取り組む課題: 次に示す企業破産についての本文を、一字一句変えずに全文引用してください。

会社を経営されており、事業の失敗などで資金繰りが厳しくなり、会社破産と個人破産をあわせてされるという方も増えております。
企業の「破産」とは、様々な理由から、これ以上会社を継続的に経営していくことが難しいという倒産状態にある企業を法律に従って処理する手続のことです。
破産手続は裁判所に申し立て、裁判所によって破産管財人が選任され、会社の財産を債権者に公平に配当する手続です。
企業破産のメリット・デメリット
メリット
●債務が免除され、返済や取立てにあわなくなる。
⇒弁護士に依頼をした場合、必要に応じて債権者に対して支払停止の通知を発送します。その後のやりとりや交渉は全て弁護士が対応しますので、直接依頼者に対する取立てはなくなります。
●負債が消滅するため、資金繰りに悩む必要がなくなります。

資料一覧:
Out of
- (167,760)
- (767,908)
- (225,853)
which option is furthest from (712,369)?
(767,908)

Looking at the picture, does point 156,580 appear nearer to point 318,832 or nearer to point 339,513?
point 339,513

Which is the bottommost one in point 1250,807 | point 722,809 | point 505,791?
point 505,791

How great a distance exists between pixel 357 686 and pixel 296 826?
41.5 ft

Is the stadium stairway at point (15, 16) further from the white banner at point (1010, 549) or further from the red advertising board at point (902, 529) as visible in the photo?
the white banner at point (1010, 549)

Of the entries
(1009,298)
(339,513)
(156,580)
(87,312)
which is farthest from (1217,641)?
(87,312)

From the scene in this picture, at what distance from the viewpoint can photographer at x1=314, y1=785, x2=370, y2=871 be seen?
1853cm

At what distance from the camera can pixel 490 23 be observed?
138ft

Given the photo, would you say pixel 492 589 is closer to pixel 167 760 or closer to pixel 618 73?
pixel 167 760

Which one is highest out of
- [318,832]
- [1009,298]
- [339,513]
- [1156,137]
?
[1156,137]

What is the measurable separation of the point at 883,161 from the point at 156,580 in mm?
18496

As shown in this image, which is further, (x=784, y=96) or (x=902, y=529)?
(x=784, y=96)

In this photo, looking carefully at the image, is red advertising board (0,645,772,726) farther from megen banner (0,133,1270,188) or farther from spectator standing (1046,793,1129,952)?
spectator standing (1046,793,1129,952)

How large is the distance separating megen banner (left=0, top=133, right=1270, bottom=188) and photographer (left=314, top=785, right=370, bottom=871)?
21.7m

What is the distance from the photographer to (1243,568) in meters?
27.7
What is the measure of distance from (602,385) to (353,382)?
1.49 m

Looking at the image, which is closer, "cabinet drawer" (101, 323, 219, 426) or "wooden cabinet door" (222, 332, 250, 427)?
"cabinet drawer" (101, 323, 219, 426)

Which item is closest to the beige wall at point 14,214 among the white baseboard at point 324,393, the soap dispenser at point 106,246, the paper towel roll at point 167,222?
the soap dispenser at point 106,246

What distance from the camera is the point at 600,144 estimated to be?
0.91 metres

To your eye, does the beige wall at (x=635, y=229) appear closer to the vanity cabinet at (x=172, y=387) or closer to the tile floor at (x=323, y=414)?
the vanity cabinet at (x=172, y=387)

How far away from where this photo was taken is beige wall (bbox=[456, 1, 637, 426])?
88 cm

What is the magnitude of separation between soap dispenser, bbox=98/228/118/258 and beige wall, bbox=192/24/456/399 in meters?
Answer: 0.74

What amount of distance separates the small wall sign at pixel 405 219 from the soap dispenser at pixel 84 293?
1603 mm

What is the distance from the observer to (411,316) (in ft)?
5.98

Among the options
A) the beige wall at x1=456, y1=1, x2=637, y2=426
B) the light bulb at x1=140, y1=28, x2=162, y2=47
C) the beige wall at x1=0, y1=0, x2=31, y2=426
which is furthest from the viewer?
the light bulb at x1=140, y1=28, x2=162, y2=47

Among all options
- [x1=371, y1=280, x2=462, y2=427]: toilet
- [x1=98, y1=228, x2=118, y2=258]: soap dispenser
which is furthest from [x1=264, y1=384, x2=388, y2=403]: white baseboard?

記述回答:
会社を経営されており、事業の失敗などで資金繰りが厳しくなり、会社破産と個人破産をあわせてされるという方も増えております。
企業の「破産」とは、様々な理由から、これ以上会社を継続的に経営していくことが難しいという倒産状態にある企業を法律に従って処理する手続のことです。
破産手続は裁判所に申し立て、裁判所によって破産管財人が選任され、会社の財産を債権者に公平に配当する手続です。
企業破産のメリット・デメリット
メリット
●債務が免除され、返済や取立てにあわなくなる。
⇒弁護士に依頼をした場合、必要に応じて債権者に対して支払停止の通知を発送します。その後のやりとりや交渉は全て弁護士が対応しますので、直接依頼者に対する取立てはなくなります。
●負債が消滅するため、資金繰りに悩む必要がなくなります。